Sprawa ze stycznia 2021 r.

Chodzi o głośną sprawę z 10 stycznia 2021 r. z miejscowości Zdziechowice Drugie (powiat stalowowolski). Główny zarzut, jaki prokuratura postawiła obecnie 35-letniemu Romanowi S., to spowodowanie ciężkiego uszczerbku ciała skutkującego śmiercią 66-letniej Janiny K. Jednak przed sądem nie udało się tego udowodnić.

Jak argumentował sędzia Tomasz Turbak, w I instancji sąd ma podstawy, aby przypuszczać, że oskarżony mógł spowodować obrażenia skutkujące śmiercią Jadwigi K., a nawet mógł dokonać zabójstwa, jednak nie ma na to żadnych dowodów, a sąd nie może wyrokować opierając się na przypuszczeniach, a wszelkie niedające się usunąć wątpliwości rozstrzyga się na korzyść oskarżonego. Drugi z oskarżonych, 56-letni Piotr K., miał zarzut niepowiadomienia organów ścigania o przestępstwie, ale w I instancji został uniewinniony od tego zarzutu.

Jak ustalono w śledztwie i co potwierdzono przed sądem, zarówno obaj oskarżeni, jak i pokrzywdzona były osobami nadużywającymi alkoholu. Mimo dużej różnicy wieku Romana S. i 66-letnią Jadwigę K. łączyły intymne zażyłości. Wiadomo też, że Roman S., będąc pod wpływem alkoholu lub środków odurzających, wpadał w szał. Tak też stało się właśnie 10 stycznia 2021 r.

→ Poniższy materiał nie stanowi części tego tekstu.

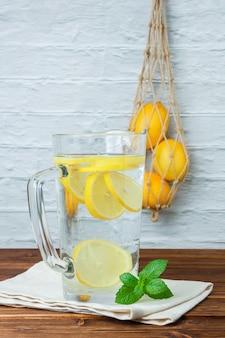 Set di limoni, foglie e caraffa di limone su una superficie di legno e bianca. vista laterale. spazio per il testo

Jak opisywał w I instancji w uzasadnieniu wyroku sędzia referent, 10 stycznia 2021 r. w domu Romana S. i jego ojca Mariana, w Zdziechowicach Drugich, odbywała się libacja alkoholowa, w której uczestniczył Roman S., jego ojciec, Jadwiga K. i Piotr K.

Awantura domowa

Doszło do awantury ojca z synem, ale udało się ją załagodzić. Marian S. opuścił imprezę. Jakiś czas później Piotr K. wyszedł z domu za potrzebą fizjologiczną. W tym czasie zamroczona alkoholem Jadwiga oddała mocz na łóżko, co rozsierdziło gospodarza, który zaczął ją wyzywać i uderzył ją nieustalonym narzędziem, być może łopatą, w brzuch i pośladki, po czym wypchnął kobietę przez otwarte drzwi na zewnątrz. Jadwiga K., upadając, uderzyła głową o schody.

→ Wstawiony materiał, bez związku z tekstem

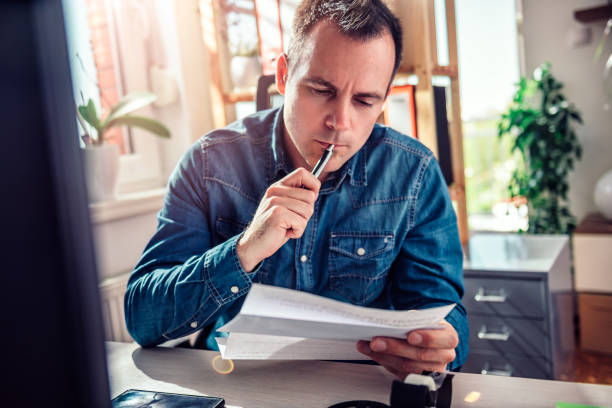 Worried businessman reading mail at office stock photo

Zdarzenie widział przebywający na zewnątrz Piotr K. Jak później relacjonował w śledztwie, kobieta się podniosła, ale słaniała się na nogach, a potem kucała przy domu i płakała, zasłaniając twarz. Sąd I instancji podkreślał, że istotnym jest i sąd wziął to pod uwagę przy wyrokowaniu, że Jadwiga K. była w stanie upojenia alkoholowego i była ubrana jedynie w koszulę, a na zewnątrz panowała temperatura ok. jednego stopnia Celsjusza. Jak mówił wówczas sędzia, pozostawienie nietrzeźwego człowieka w takich warunkach jest niewątpliwie narażeniem go na utratę zdrowia, a nawet życia. I taki też kolejny zarzut prokuratura postawiła Romanowi S.

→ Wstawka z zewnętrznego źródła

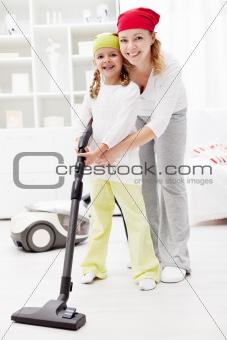 Little girl learning chores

Pijany Piotr K., opuszczając podwórko Romana S., widział Jadwigę K. idąca w kierunku stodoły. Nie widział obrażeń na jej twarzy. Dalszych wydarzeń nie udało się w całości odtworzyć. Roman S. twierdził, że jakiś czas później zabrał Jadwigę K. do domu. Gdy zorientował się, że kobieta nie żyje, wpadł w panikę i postanowił pozbyć się zwłok.

Śmiertelne obrażenia

Prokuratura w stawianym zarzucie uznała, że Roman S. spowodował śmiertelne obrażenia u Janiny K., jednak sąd w Tarnobrzegu, uzasadniając wyrok, podkreślał, że nie ma na to dowodów. W jawnym ustnym uzasadnieniu wyroku w I instancji sędzia mówił, że "nie można wykluczyć, a nawet jest wysoce prawdopodobne, że Roman S. spowodował u Janiny K. inne obrażenia ciała i doprowadził do jej śmierci, być może nawet zarzut zabójstwa byłby tutaj adekwatny", jednak zgromadzone dowody nie pozwalają na przypisanie mu w tym przypadku winy.

Jak podkreślał sędzia, sąd nie może się opierać na przypuszczeniach, ale wyłącznie na dowodach. Istnieje zasada domniemania niewinności, a wszelkie niedające się usunąć wątpliwości rozstrzyga się na korzyść oskarżonego. Roman S. za pomocą pił i siekier poćwiartował ciało Jadwigi K. i częściowo spalił, w tym głowę i inne kluczowe organy, przez co uniemożliwił biegłym sądowym wskazanie nie tylko obrażeń, ale nawet przyczyny śmierci kobiety.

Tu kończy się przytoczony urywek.